Exercise:
Take the material below and retype it in full; pictures are left out.

Data to process:
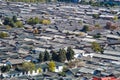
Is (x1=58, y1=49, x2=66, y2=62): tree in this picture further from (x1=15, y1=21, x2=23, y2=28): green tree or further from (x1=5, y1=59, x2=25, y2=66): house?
(x1=15, y1=21, x2=23, y2=28): green tree

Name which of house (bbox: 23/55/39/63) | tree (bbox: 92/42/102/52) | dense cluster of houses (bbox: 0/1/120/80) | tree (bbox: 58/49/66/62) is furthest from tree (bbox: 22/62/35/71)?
tree (bbox: 92/42/102/52)

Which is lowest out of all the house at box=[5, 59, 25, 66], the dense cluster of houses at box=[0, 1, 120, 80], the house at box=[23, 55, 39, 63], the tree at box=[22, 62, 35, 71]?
the dense cluster of houses at box=[0, 1, 120, 80]

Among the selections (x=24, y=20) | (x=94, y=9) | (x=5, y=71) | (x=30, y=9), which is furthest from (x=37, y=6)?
(x=5, y=71)

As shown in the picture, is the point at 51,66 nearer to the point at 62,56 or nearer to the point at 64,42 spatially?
the point at 62,56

Answer to the problem:
Is (x1=58, y1=49, x2=66, y2=62): tree in this picture further from (x1=15, y1=21, x2=23, y2=28): green tree or further from (x1=5, y1=59, x2=25, y2=66): house?
(x1=15, y1=21, x2=23, y2=28): green tree

Name which of house (bbox: 23/55/39/63) | tree (bbox: 92/42/102/52) | dense cluster of houses (bbox: 0/1/120/80) | tree (bbox: 58/49/66/62) is furthest from tree (bbox: 22/62/35/71)?
tree (bbox: 92/42/102/52)

Which is lowest out of all the house at box=[5, 59, 25, 66], the dense cluster of houses at box=[0, 1, 120, 80], the house at box=[23, 55, 39, 63], the tree at box=[22, 62, 35, 71]?
the dense cluster of houses at box=[0, 1, 120, 80]

Among the selections (x=24, y=20) | (x=94, y=9) | (x=5, y=71) | (x=30, y=9), which is furthest from (x=37, y=6)?
(x=5, y=71)

As shown in the picture, is the point at 51,66 nearer to the point at 62,56 or nearer to the point at 64,42 spatially?
the point at 62,56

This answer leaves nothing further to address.